2. A luminous effects device as recited in claim 1 wherein said first reflector means is a convex spherical reflector.
3. A luminous effects device as recited in claim 2 wherein said light means includes a plurality of light bulbs disposed in rows generally parallel to the axis of said member.
4. A luminous effects device as recited in claim 3 and further comprising an audio signal responsive light driver means coupled to said light means and operative to modulate the intensity of various combinations of said light means in response to the frequency of an audio input signal.
5. A luminous effects device as recited in claim 1 wherein said housing further includes a front panel having an opening therein with a diameter substantially the same size as said second opening and coaxial therewith.
6. A luminous effects device as recited in claim 1 wherein said first reflector means is a silvered Fresnel lens.
7. A luminous effects device as recited in claim 1 wherein said light means includes a first plurality of electrically energizable light sources electrically connected together, and at least a second plurality of light sources electrically connected together, and further comprising a light driver means having a first means responsive to a first range of frequencies of an audio input signal and operative to drive said first plurality of light sources and a second means responsive to a second range of frequencies of an input audio signal and operative to drive said second plurality of light sources.
8. A luminous effects device as recited in claim 7 wherein said first reflector means is a convex spherical reflector.
9. A luminous effects device as recited in claim 8 wherein said carrying member is a frusto-conical section having a first diameter at said first opening which is smaller than a second diameter at said second opening.
10. A luminous effects device as recited in claim 1 wherein at least one of said reflector means has a curved reflecting surface.
Description
BACKGROUND OF THE INVENTION

Various types of luminous effects devices are known in the prior art and range from a simple flashing light or combination of lights to means for projecting moving spots on a surface with or without intensity modulation corresponding to input audio information.
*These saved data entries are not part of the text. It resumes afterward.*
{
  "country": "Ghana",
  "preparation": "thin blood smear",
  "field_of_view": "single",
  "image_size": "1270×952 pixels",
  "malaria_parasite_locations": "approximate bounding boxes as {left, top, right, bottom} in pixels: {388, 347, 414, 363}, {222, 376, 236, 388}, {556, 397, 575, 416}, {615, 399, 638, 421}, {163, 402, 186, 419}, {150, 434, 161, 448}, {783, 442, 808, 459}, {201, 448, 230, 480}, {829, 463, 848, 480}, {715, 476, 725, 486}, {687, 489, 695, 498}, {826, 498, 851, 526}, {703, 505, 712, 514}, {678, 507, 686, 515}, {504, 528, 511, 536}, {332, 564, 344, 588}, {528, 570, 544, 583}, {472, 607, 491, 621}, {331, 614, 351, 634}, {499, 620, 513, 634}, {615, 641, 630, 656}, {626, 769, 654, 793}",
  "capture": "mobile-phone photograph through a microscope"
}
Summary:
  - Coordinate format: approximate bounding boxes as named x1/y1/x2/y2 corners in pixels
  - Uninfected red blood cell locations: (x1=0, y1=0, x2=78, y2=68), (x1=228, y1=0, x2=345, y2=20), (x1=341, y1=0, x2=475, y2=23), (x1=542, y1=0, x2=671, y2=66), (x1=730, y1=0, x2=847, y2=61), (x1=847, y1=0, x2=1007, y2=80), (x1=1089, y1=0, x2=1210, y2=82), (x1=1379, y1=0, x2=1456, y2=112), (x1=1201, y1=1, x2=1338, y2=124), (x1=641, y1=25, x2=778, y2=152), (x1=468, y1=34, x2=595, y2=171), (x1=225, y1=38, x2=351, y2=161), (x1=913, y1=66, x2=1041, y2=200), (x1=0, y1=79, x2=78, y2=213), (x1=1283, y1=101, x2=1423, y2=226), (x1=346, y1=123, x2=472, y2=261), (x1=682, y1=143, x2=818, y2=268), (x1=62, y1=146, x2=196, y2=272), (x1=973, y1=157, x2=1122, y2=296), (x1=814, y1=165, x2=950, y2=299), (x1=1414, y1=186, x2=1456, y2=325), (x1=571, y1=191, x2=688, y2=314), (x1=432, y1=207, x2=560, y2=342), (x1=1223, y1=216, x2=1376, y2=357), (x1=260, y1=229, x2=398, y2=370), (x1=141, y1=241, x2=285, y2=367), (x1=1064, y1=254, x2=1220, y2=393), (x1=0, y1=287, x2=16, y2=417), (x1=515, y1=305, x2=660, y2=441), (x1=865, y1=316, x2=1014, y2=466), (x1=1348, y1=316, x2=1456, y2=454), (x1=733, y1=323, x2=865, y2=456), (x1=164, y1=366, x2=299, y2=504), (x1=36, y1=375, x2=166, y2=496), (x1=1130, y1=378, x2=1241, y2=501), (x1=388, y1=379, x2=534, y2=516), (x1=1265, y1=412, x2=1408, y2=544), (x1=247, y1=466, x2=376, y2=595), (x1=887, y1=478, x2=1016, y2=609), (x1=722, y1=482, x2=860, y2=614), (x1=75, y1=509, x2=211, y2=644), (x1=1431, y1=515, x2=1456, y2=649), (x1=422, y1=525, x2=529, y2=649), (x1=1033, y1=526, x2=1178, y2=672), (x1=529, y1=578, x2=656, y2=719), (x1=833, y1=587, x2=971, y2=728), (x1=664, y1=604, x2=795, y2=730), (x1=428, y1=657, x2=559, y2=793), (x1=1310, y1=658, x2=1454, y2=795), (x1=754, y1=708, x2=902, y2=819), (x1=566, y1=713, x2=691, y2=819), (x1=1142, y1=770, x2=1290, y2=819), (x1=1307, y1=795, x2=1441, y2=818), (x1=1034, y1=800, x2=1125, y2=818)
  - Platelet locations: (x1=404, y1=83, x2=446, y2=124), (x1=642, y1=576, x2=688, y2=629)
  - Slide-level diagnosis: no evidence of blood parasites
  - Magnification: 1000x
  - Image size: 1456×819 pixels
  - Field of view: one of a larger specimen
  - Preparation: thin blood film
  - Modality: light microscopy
Although such devices are highly effective in stimulating sensory reactions in an observer, no prior art device known to Applicant has used a combination of mirrors in a closed compartment to create an illusion of depth and dimension substantially greater than is actually permitted by the size of the container.

SUMMARY OF THE PRESENT INVENTION

It is therefore an object of the present invention to provide a device which creates a three-dimensional illusion of depth using a combination of lights and reflective surfaces.

Another objective of the present invention is to provide a device which creates the optical illusion of an endless tunnel.

Still another object of the present invention is to provide a device which creates a three-dimensional optical illusion using audio intensity modulated lights in combination with various reflecting surfaces.

Briefly, the preferred embodiment of the present invention is comprised of a partially silvered mirror, a frusto-conical reflector having a plurality of lights disposed about its inner periphery and a spherical reflector, all of which are disposed within a closed container and aligned in series so that multiple reflections occur between the partially silvered mirror, frusto-conical reflector and spherical reflector to create an endless tunnel effect that can be viewed through the opposite side of the partially silvered mirror.

An advantage of the present invention is that it creates an illusion of substantial depth without requiring actual substantial device depth.

Another advantage of the present invention is that it may be made in any size ranging from a desk top curiosity to an entire wall-size display.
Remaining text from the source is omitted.